Também entrevistada, a vice-coordenadora da Pastoral Carcerária Nacional, irmã Petra Silvia Pfaller, Missionária de Cristo, que atua em Goiânia, fez um apelo. “Não se esqueçam das pessoas presas. Infelizmente poucos da nossa Igreja aceitam o chamado de Deus para visitar os cárceres. É um trabalho gratuito e generoso que não tem como medir, mas vemos os resultados nos corações de cada uma das pessoas presas”.
Abaixo segue a íntegra da reportagem, assinada pelo jornalista Fúlvio Costa.
Ação Pastoral da Igreja nas Prisões
Interna_inferior_jornal_goianiaO Brasil conta com cerca de 550 mil detentos nas prisões e um déficit de 200 mil vagas, segundo dados do Alto Comissariado de Direitos Humanos da Organização das Nações Unidas. No mundo, somos um dos principais países que mais desrespeitam os direitos humanos. As prisões estão superlotadas, não há higiene, e milhares de pessoas estão esquecidas à própria sorte pela sociedade e pelas autoridades. Esses são alguns dados que fazem da Pastoral Carcerária (PCr) uma missão indispensável que deve ser abraçada por toda a Igreja.
Nascida em 1986, por iniciativa da Conferência Nacional dos Bispos do Brasil (CNBB), com o objetivo de ver um mundo sem cárceres, a Pastoral Carcerária é organizada por grupos presentes nos estados e e em 2/3 das dioceses do país.
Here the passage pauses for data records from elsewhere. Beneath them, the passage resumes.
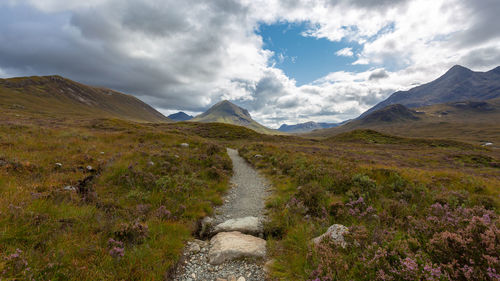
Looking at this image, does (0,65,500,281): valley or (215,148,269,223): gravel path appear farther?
(215,148,269,223): gravel path

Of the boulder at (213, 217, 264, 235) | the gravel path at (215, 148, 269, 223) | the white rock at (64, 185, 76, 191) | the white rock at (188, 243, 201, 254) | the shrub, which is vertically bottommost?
the gravel path at (215, 148, 269, 223)

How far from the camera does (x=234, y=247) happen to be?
215 inches

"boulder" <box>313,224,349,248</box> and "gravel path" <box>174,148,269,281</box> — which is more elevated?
"boulder" <box>313,224,349,248</box>

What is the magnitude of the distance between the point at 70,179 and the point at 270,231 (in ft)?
27.2

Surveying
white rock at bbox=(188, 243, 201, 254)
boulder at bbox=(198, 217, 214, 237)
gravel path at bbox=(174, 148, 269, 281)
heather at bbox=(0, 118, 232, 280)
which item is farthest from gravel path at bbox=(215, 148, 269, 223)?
white rock at bbox=(188, 243, 201, 254)

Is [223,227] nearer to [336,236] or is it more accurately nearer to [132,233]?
[132,233]

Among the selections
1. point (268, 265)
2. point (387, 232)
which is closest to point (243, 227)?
point (268, 265)

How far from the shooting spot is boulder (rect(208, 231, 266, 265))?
5223 mm

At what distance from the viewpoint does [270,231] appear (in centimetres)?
652

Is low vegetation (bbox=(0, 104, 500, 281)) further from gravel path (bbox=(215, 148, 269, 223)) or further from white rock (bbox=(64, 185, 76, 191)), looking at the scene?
gravel path (bbox=(215, 148, 269, 223))

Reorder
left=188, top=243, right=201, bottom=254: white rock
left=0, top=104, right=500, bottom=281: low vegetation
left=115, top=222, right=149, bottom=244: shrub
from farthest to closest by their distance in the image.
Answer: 1. left=188, top=243, right=201, bottom=254: white rock
2. left=115, top=222, right=149, bottom=244: shrub
3. left=0, top=104, right=500, bottom=281: low vegetation

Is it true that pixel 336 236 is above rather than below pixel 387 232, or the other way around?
below

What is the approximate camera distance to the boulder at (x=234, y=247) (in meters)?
5.22

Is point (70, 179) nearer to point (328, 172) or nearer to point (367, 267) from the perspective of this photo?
point (367, 267)
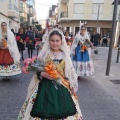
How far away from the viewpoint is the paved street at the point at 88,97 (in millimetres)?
4184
A luz do seu trabalho está no Evangelho de Mateus (25,36) que diz: “Estive preso e me visitastes” e a sua missão se desenvolve com o anúncio do Evangelho, passando pela promoção da dignidade humana e da escuta às pessoas presas.
Na Arquidiocese de Goiânia, a atuação da Pastoral se dá desde 1997, quando a CNBB desenvolveu a Campanha da Fraternidade daquele ano que teve como lema “Cristo liberta de todas as prisões”. O então arcebispo, Dom Antonio Ribeiro de Oliveira, havia começado a organizar a PCr dois anos antes, em 1995, com a formação de uma equipe cujo objetivo era “favorecer a assistência religiosa e humana aos presidiários e seus familiares” no antigo Cepaigo, hoje Penitenciária Odenir Guimarães (POG), na Casa de Prisão Provisória (CPP) e em delegacias.
Faz parte dessa história o padre Francisco Nisoli, pároco da Paróquia Nossa Senhora de Fátima, no bairro Solange Park I, em Goiânia. Ele trabalhou na Pastoral de outubro de 1998 até 2005. Na época, a PCr propunha a cooperação de todas as paróquias e comunidades, com ênfase na atenção aos direitos humanos e em relação aos familiares dos detentos.
“Os familiares precisam do apoio e da presença da Igreja, pois são deixados sozinhos pela sociedade e, na maioria dos casos, também pelos cristãos”, comenta o sacerdote. Na época, foi proposto às comunidades esse “cuidado” através das pastorais já existentes (Vicentinos, Pastoral Familiar), mas o retorno foi ínfimo. “Muitos não entendem ou até criticam a ação da Pastoral Carcerária. Diante disso, é necessário analisar bem qual é a fonte que gera um mundo violento; não é o crime, mas a violência profunda que está dentro da sociedade”, afirma.
Os trabalhos da Pastoral se dão às terças-feiras, no período vespertino, quando cerca de oito a dez voluntários se deslocam até o sistema prisional. A Arquidiocese fornece os meios necessários para o deslocamento. Os agentes da PCr percorrem celas e pátios onde estão recolhidas as pessoas presas. “Nós conversamos com elas, às vezes somente escutando desabafos, relatos de suas vidas, sofrimentos; falamos sobre o amor de Deus, fazemos orações, promovendo celebrações periódicas da Eucaristia e da Palavra”, explica o coordenador da Pastoral na Arquidiocese, o diácono Ramon Curado.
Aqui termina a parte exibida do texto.